#### YOUR TASKS
(a) In the forum thread about toy train whistle controllers, why does the controller change the current from AC to DC?
(b) Write the next post in the forum thread about toy train whistle controllers, picking up right after its last line.

So, it was a pretty enlightening year... heard the whistle for the first time and saw it go in reverse for the first time.


----------



## T-Man (May 16, 2008)

Posting pictures of the engine will help. Not everyone has one,  We may be able to explain it more.


----------



## Kwikster (Feb 22, 2012)

ColtsKurt said:


> I'm going to focus on the controller interfering with the voltage. I assume the power going in from one terminal and out the other (on the whistle controller) should be the same? Not with me here, but I'm thinking the controller is #166 or #167... I'll look and advise.


Actually, what happens is the controller will alter the voltage slightly. Changes it from AC to DC, the whistle relay will not work with AC. On transformer controlled whistle controls, it "boosts" the voltage slightly, to compensate for the whistle motor current draw. That was to prevent the loco from slowing down during whistle operation. My postwar LW transformer has a whistle button, sometimes when I press it the train speeds up and the whistle doesn't blow. GRJ or one of the other resident electrical guru's can likely explain it better. If you suspect it, temporarily disconnect it should only need to remove one wire to isolate it. 

Carl


----------



## tjcruiser (Jan 10, 2010)

(Entries drawn from a collection)

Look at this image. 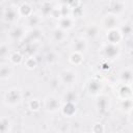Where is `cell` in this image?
Here are the masks:
<instances>
[{"mask_svg": "<svg viewBox=\"0 0 133 133\" xmlns=\"http://www.w3.org/2000/svg\"><path fill=\"white\" fill-rule=\"evenodd\" d=\"M11 52H12L11 48L7 43H5V42L0 43V60H1V62L8 60Z\"/></svg>", "mask_w": 133, "mask_h": 133, "instance_id": "ffe728a7", "label": "cell"}, {"mask_svg": "<svg viewBox=\"0 0 133 133\" xmlns=\"http://www.w3.org/2000/svg\"><path fill=\"white\" fill-rule=\"evenodd\" d=\"M102 88H103V84L97 78H92L87 82V86H86L87 92L92 96H98L99 94H101Z\"/></svg>", "mask_w": 133, "mask_h": 133, "instance_id": "7c38bea8", "label": "cell"}, {"mask_svg": "<svg viewBox=\"0 0 133 133\" xmlns=\"http://www.w3.org/2000/svg\"><path fill=\"white\" fill-rule=\"evenodd\" d=\"M42 20H43V18H42L41 15L32 12L31 15L27 16L26 18H24V24L23 25L26 28H30V29L38 28V26L42 23Z\"/></svg>", "mask_w": 133, "mask_h": 133, "instance_id": "30bf717a", "label": "cell"}, {"mask_svg": "<svg viewBox=\"0 0 133 133\" xmlns=\"http://www.w3.org/2000/svg\"><path fill=\"white\" fill-rule=\"evenodd\" d=\"M24 65H25L27 69H29V70L34 69V68L36 66V60H35V58H34L33 56L27 57L26 59H24Z\"/></svg>", "mask_w": 133, "mask_h": 133, "instance_id": "83f0119b", "label": "cell"}, {"mask_svg": "<svg viewBox=\"0 0 133 133\" xmlns=\"http://www.w3.org/2000/svg\"><path fill=\"white\" fill-rule=\"evenodd\" d=\"M101 53H102V56L103 58H105L106 60H109V61H112V60H115L117 59V57L119 56V48L116 47L115 44H111V43H106L102 46L101 48Z\"/></svg>", "mask_w": 133, "mask_h": 133, "instance_id": "8992f818", "label": "cell"}, {"mask_svg": "<svg viewBox=\"0 0 133 133\" xmlns=\"http://www.w3.org/2000/svg\"><path fill=\"white\" fill-rule=\"evenodd\" d=\"M51 38L55 43L62 44V43H64L68 39V31L57 26L54 29H52V31H51Z\"/></svg>", "mask_w": 133, "mask_h": 133, "instance_id": "8fae6325", "label": "cell"}, {"mask_svg": "<svg viewBox=\"0 0 133 133\" xmlns=\"http://www.w3.org/2000/svg\"><path fill=\"white\" fill-rule=\"evenodd\" d=\"M78 79H79L78 72L72 66L62 69L58 74L59 82L68 87H73L74 85H76L78 82Z\"/></svg>", "mask_w": 133, "mask_h": 133, "instance_id": "7a4b0ae2", "label": "cell"}, {"mask_svg": "<svg viewBox=\"0 0 133 133\" xmlns=\"http://www.w3.org/2000/svg\"><path fill=\"white\" fill-rule=\"evenodd\" d=\"M110 107H111L110 97L107 95H104V94H99L97 96V100H96V108L98 109V111L105 113L110 109Z\"/></svg>", "mask_w": 133, "mask_h": 133, "instance_id": "9c48e42d", "label": "cell"}, {"mask_svg": "<svg viewBox=\"0 0 133 133\" xmlns=\"http://www.w3.org/2000/svg\"><path fill=\"white\" fill-rule=\"evenodd\" d=\"M125 7H126V5H125L124 1H122V0H114L112 2V5H111V8H112L111 12L116 15V16H119L126 9Z\"/></svg>", "mask_w": 133, "mask_h": 133, "instance_id": "44dd1931", "label": "cell"}, {"mask_svg": "<svg viewBox=\"0 0 133 133\" xmlns=\"http://www.w3.org/2000/svg\"><path fill=\"white\" fill-rule=\"evenodd\" d=\"M77 98H78V95H77L75 91L71 90V91L65 92V94L62 96V98H61V99H62L64 102H75V103H76Z\"/></svg>", "mask_w": 133, "mask_h": 133, "instance_id": "4316f807", "label": "cell"}, {"mask_svg": "<svg viewBox=\"0 0 133 133\" xmlns=\"http://www.w3.org/2000/svg\"><path fill=\"white\" fill-rule=\"evenodd\" d=\"M1 18L3 20V22L7 23V24H12L15 25L18 21V19L20 18V14H19V8L17 5L15 4H9L6 7H4V9L2 10V15Z\"/></svg>", "mask_w": 133, "mask_h": 133, "instance_id": "5b68a950", "label": "cell"}, {"mask_svg": "<svg viewBox=\"0 0 133 133\" xmlns=\"http://www.w3.org/2000/svg\"><path fill=\"white\" fill-rule=\"evenodd\" d=\"M18 8H19L20 17H23V18H26L27 16H29V15H31V14L33 12L31 5H30L29 3H27V2L22 3V5H21V6H19Z\"/></svg>", "mask_w": 133, "mask_h": 133, "instance_id": "d4e9b609", "label": "cell"}, {"mask_svg": "<svg viewBox=\"0 0 133 133\" xmlns=\"http://www.w3.org/2000/svg\"><path fill=\"white\" fill-rule=\"evenodd\" d=\"M123 38V34L121 32L119 29H116V28H113V29H110V30H107V39H108V43H111V44H118L119 41Z\"/></svg>", "mask_w": 133, "mask_h": 133, "instance_id": "e0dca14e", "label": "cell"}, {"mask_svg": "<svg viewBox=\"0 0 133 133\" xmlns=\"http://www.w3.org/2000/svg\"><path fill=\"white\" fill-rule=\"evenodd\" d=\"M62 99L55 95H47L42 101V109L47 113H56L60 110Z\"/></svg>", "mask_w": 133, "mask_h": 133, "instance_id": "3957f363", "label": "cell"}, {"mask_svg": "<svg viewBox=\"0 0 133 133\" xmlns=\"http://www.w3.org/2000/svg\"><path fill=\"white\" fill-rule=\"evenodd\" d=\"M60 111L65 117L74 116V114H76V111H77V107H76L75 102H64V103H62Z\"/></svg>", "mask_w": 133, "mask_h": 133, "instance_id": "9a60e30c", "label": "cell"}, {"mask_svg": "<svg viewBox=\"0 0 133 133\" xmlns=\"http://www.w3.org/2000/svg\"><path fill=\"white\" fill-rule=\"evenodd\" d=\"M14 75V66L10 62L2 61L0 63V80H8Z\"/></svg>", "mask_w": 133, "mask_h": 133, "instance_id": "4fadbf2b", "label": "cell"}, {"mask_svg": "<svg viewBox=\"0 0 133 133\" xmlns=\"http://www.w3.org/2000/svg\"><path fill=\"white\" fill-rule=\"evenodd\" d=\"M118 80L121 83H129L131 84L132 81V70L131 68H124L119 73H118Z\"/></svg>", "mask_w": 133, "mask_h": 133, "instance_id": "d6986e66", "label": "cell"}, {"mask_svg": "<svg viewBox=\"0 0 133 133\" xmlns=\"http://www.w3.org/2000/svg\"><path fill=\"white\" fill-rule=\"evenodd\" d=\"M118 24H119L118 16H116L112 12H109V14H106L105 16H103L100 25L102 28H104L106 30H110V29L116 28V26Z\"/></svg>", "mask_w": 133, "mask_h": 133, "instance_id": "ba28073f", "label": "cell"}, {"mask_svg": "<svg viewBox=\"0 0 133 133\" xmlns=\"http://www.w3.org/2000/svg\"><path fill=\"white\" fill-rule=\"evenodd\" d=\"M117 96L121 100L131 98V84L129 83H119L117 89Z\"/></svg>", "mask_w": 133, "mask_h": 133, "instance_id": "2e32d148", "label": "cell"}, {"mask_svg": "<svg viewBox=\"0 0 133 133\" xmlns=\"http://www.w3.org/2000/svg\"><path fill=\"white\" fill-rule=\"evenodd\" d=\"M83 61H84V55H83V53L76 52V51H72L71 52V54L69 56V62L72 65H74V66L80 65Z\"/></svg>", "mask_w": 133, "mask_h": 133, "instance_id": "ac0fdd59", "label": "cell"}, {"mask_svg": "<svg viewBox=\"0 0 133 133\" xmlns=\"http://www.w3.org/2000/svg\"><path fill=\"white\" fill-rule=\"evenodd\" d=\"M8 60H9V62L11 64H20L24 60V58H23V55L21 54V52H19V51H12L10 53V55H9Z\"/></svg>", "mask_w": 133, "mask_h": 133, "instance_id": "484cf974", "label": "cell"}, {"mask_svg": "<svg viewBox=\"0 0 133 133\" xmlns=\"http://www.w3.org/2000/svg\"><path fill=\"white\" fill-rule=\"evenodd\" d=\"M2 102L9 108H16L23 102V92L19 87H10L6 89L2 97Z\"/></svg>", "mask_w": 133, "mask_h": 133, "instance_id": "6da1fadb", "label": "cell"}, {"mask_svg": "<svg viewBox=\"0 0 133 133\" xmlns=\"http://www.w3.org/2000/svg\"><path fill=\"white\" fill-rule=\"evenodd\" d=\"M12 130V123L6 116L0 117V132H9Z\"/></svg>", "mask_w": 133, "mask_h": 133, "instance_id": "7402d4cb", "label": "cell"}, {"mask_svg": "<svg viewBox=\"0 0 133 133\" xmlns=\"http://www.w3.org/2000/svg\"><path fill=\"white\" fill-rule=\"evenodd\" d=\"M57 26L64 29V30H70L75 26V20L71 16H60L57 19Z\"/></svg>", "mask_w": 133, "mask_h": 133, "instance_id": "5bb4252c", "label": "cell"}, {"mask_svg": "<svg viewBox=\"0 0 133 133\" xmlns=\"http://www.w3.org/2000/svg\"><path fill=\"white\" fill-rule=\"evenodd\" d=\"M99 29H100V27L97 26L96 24H90V25H88V26L85 28L84 36H85V37L95 38V37H97L98 34H99Z\"/></svg>", "mask_w": 133, "mask_h": 133, "instance_id": "603a6c76", "label": "cell"}, {"mask_svg": "<svg viewBox=\"0 0 133 133\" xmlns=\"http://www.w3.org/2000/svg\"><path fill=\"white\" fill-rule=\"evenodd\" d=\"M70 49L72 51L84 53L88 49V41L85 36H76L70 42Z\"/></svg>", "mask_w": 133, "mask_h": 133, "instance_id": "52a82bcc", "label": "cell"}, {"mask_svg": "<svg viewBox=\"0 0 133 133\" xmlns=\"http://www.w3.org/2000/svg\"><path fill=\"white\" fill-rule=\"evenodd\" d=\"M27 29L23 24H15L8 31V39L10 43H21L26 39Z\"/></svg>", "mask_w": 133, "mask_h": 133, "instance_id": "277c9868", "label": "cell"}, {"mask_svg": "<svg viewBox=\"0 0 133 133\" xmlns=\"http://www.w3.org/2000/svg\"><path fill=\"white\" fill-rule=\"evenodd\" d=\"M27 107H28V109H29L30 111L36 112V111H38V110L42 109V101H39V100L36 99V98H32V99H30V100L28 101Z\"/></svg>", "mask_w": 133, "mask_h": 133, "instance_id": "cb8c5ba5", "label": "cell"}]
</instances>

#### RESPONSES IN ORDER
(a) The whistle relay will not work with AC.

(b)
ColtsKurt said:


> This year was the first time I ever saw it go in reverse. The Controller may very well be the culpret, here. The button to make it go in reverse works sometimes, and doesn't others... I suppose it could be "operator issues" as well! lol (May also be the direction of the switch/lever on the motor... the first time it went in reverse, I couldn't get it back to forward... until I moved the lever, shut it down and stared at it for awhile. Pretty sure my "stink-eye" didn't make it work...)



The lever on the loco will either engage the auto-reverse e-unit, or disengage it. If the former, the loco will cycle between fwd-neutral-reverse-neutral when the track power is throttled down/up (or when the reverse button is hit). If the latter, the loco will stay in whatever direction setting (or neutral!) was previously set.


----------



## ColtsKurt (Jan 28, 2012)

Update - disconnected the whistle control (#167) and the train runs great! Must be some sort of problem inside? Anyone know what or why? Repairable?

Wasn't very expensive when purchased on Ebay... maybe that was why.

The train show is coming to town this weekend... maybe I'll be able to purchase a new one, there.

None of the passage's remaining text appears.